How technology is changing legal practices and what law schools can do to prepare students for a new world of practice

How technology is changing law students and how law schools and practice settings can better accommodate this new “millenial” or “digital” generation

How the new market of legal practice is changing the way new lawyers are being trained and how technology can better meet this emerging field

How technology is offering new capabilities for education and training and how law schools and training programs can better accomplish their mission using new technologies

One of the key issues here is how much time a law school should spend teaching students how to master particular technologies (Westlaw, Lexis, Google, MSWord, time management software, etc), versus teaching students how to learn new systems. We live in an age of “fast capitalism,” when innovators are constantly altering business models and a libertarian ethos fuels suspicion of attempts to conserve existing patterns of exchange via governmental intervention. Time invested in learning one particular technology may end up being wasted as lower-cost (or higher-power) rivals displace it. Teaching someone how to use a given system for research or document preparation is at least a relatively straightforward task; teaching someone how to choose among such systems (or learn new systems) is a more difficult one.
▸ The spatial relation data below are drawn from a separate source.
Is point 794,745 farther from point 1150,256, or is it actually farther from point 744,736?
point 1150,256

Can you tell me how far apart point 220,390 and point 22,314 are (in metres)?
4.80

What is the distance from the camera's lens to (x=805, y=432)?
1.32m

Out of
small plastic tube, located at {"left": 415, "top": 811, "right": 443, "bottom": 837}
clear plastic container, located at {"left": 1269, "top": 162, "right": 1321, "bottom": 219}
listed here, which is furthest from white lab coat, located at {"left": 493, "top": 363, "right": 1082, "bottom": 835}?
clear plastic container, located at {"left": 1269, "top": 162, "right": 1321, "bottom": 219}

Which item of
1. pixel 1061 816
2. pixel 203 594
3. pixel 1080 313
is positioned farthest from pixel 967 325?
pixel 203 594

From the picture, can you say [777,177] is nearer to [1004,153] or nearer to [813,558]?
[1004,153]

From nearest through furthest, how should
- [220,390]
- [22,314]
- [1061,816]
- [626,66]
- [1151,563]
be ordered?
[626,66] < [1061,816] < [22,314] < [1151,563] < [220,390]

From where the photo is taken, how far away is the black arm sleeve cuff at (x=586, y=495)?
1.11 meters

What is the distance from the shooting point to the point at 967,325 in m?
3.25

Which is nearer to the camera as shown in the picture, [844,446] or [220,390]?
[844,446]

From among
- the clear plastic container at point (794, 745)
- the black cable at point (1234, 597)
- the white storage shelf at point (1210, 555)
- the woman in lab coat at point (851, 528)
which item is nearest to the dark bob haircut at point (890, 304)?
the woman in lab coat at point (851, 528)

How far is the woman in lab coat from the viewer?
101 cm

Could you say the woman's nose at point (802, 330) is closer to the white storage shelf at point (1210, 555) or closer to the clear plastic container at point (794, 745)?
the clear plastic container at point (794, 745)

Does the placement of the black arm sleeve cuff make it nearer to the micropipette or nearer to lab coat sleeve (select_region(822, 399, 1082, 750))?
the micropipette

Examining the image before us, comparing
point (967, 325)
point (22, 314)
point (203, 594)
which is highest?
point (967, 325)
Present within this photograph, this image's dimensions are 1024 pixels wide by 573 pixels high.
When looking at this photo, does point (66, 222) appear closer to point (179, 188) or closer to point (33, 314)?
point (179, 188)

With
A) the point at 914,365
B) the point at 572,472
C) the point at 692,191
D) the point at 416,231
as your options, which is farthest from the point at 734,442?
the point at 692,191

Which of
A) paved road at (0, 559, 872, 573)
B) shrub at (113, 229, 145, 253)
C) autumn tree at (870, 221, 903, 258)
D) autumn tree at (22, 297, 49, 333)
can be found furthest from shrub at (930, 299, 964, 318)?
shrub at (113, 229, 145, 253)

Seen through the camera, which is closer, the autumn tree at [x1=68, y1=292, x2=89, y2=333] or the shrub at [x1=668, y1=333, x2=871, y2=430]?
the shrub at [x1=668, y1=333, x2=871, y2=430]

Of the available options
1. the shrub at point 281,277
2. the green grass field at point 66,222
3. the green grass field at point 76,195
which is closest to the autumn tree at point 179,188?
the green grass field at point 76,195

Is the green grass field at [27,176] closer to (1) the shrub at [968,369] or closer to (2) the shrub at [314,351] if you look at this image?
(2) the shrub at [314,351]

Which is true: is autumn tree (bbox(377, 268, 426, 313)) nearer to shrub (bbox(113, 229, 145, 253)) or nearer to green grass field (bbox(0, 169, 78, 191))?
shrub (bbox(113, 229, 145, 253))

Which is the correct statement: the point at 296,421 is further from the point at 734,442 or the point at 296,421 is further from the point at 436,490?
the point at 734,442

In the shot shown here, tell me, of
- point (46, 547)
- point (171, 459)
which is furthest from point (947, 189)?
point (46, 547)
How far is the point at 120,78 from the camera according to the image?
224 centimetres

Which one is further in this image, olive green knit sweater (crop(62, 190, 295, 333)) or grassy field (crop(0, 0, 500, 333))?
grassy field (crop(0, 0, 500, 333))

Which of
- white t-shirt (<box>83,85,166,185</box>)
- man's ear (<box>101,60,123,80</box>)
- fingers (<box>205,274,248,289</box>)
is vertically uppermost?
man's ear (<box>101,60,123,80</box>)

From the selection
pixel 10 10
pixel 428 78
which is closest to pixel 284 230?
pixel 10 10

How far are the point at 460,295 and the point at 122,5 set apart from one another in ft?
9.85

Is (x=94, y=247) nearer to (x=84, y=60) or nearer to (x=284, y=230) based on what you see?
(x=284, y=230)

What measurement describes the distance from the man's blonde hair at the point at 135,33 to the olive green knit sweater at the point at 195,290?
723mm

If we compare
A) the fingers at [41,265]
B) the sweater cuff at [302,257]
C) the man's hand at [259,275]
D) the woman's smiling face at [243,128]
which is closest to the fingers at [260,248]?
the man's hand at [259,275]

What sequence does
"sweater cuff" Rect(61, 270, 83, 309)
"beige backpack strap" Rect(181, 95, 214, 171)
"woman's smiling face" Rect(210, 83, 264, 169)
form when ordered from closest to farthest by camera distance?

In some future posts, I’ll suggest ways to accomplish it. For now, let me say that Michael Madison’s essay “The Lawyer as Legal Scholar” is one of the best pieces I’ve seen on the integration of law profs traditionally discrete roles as “scholars” and “teachers.” Dedicated scholars’ efforts to navigate the vertiginous realm of scholarly achievement and recognition may just anticipate the flexibility, creativity, and persistence that will be needed by law graduates to succeed in a globalizing economy.